These workers, unlike the fast-food workers whose one-day strikes and boisterous protests have captured the nation’s attention, work behind closed doors in their homes or somebody else’s. They are easy to forget, sometimes too easy even for the people who employ them to forget.

Some of those care workers are already union members; their dues as members of the Service Employees International Union (SEIU), in part, have been going to help support the fast-food strikes, paying the organizers and press consultants who do the work of pulling together these multi-city events. And yet even with union contracts, their rights have been under attack, most recently from the Supreme Court in last year’s Harris v. Quinn decision. Their work is denigrated as not real work. As Nancy Harvey says, “Our kindness is mistaken for weakness.”

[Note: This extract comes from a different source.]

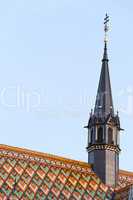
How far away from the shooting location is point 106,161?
51469 mm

That kindness is presumed to be a natural trait that women have, that makes us inherently suited to care work. It means that our needs always come second to those of others. The cracking of a few glass ceilings has done something to change the way women’s capabilities are perceived, but not nearly enough to change the way women are siloed in low-paying, emotionally labor-intensive jobs.

So those care workers will be joining other service employees in the streets on Wednesday, a strike timed not just for tax day or out of wordplay (“for $15 on 4/15”) but to coincide with the beginning of the 2016 presidential campaign, one where, it is presumed, inequality, low wages, and the still-shaky state of the economy will be on everyone’s mind. One election back, this past fall, voters in the reddest of so-called red states voted for minimum wage increases, and even Republican candidates acknowledged the struggles of their constituents to make ends meet. Large majorities of Americans, according to recent polls, think the wealthy have too much influence in politics—including 71 percent of Republicans. The Fight for $15 aims to give perceptive politicians an issue to campaign on, an issue that will raise the floor for workers across the board. These workers are looking to make enough trouble to make themselves impossible to ignore.

The Fight for $15 often evokes comparison to the shorter-hours movement, first for a ten-hour and then an eight-hour day, a call that cut across industries and unified male and female, Black and White workers (though it was especially popular with women). Codified into law in a way with the Fair Labor Standards Act of 1938, which mandates overtime pay along with the minimum wage, labor mostly gave up on unifying demands, focusing instead on victories contract by contract, workplace by workplace, industry by industry. Home care and other domestic workers were left out of that era’s labor protections (largely because, along with farmworkers, domestic workers were mostly Black women). It is important that they be at the center of any new labor protections won today. As we learned from that exclusion, the conditions of the worst-off workers will wind up working their way up to all of us—Poo notes that the “precarious” labor conditions often discussed breathlessly in today’s media are mostly the conditions domestic workers always faced, a lack of security, low wages, and bosses who were free to abuse with little scrutiny from the outside.

And so as the election coverage begins and the media pores over the personality quirks and gaffes of different candidates, analyzes campaign logos and slices and dices the electorate demographic by demographic, remember that the biggest change for working women will come not through a victory at the top, but from victories for the vast numbers at the bottom, on whose support so many of us depend.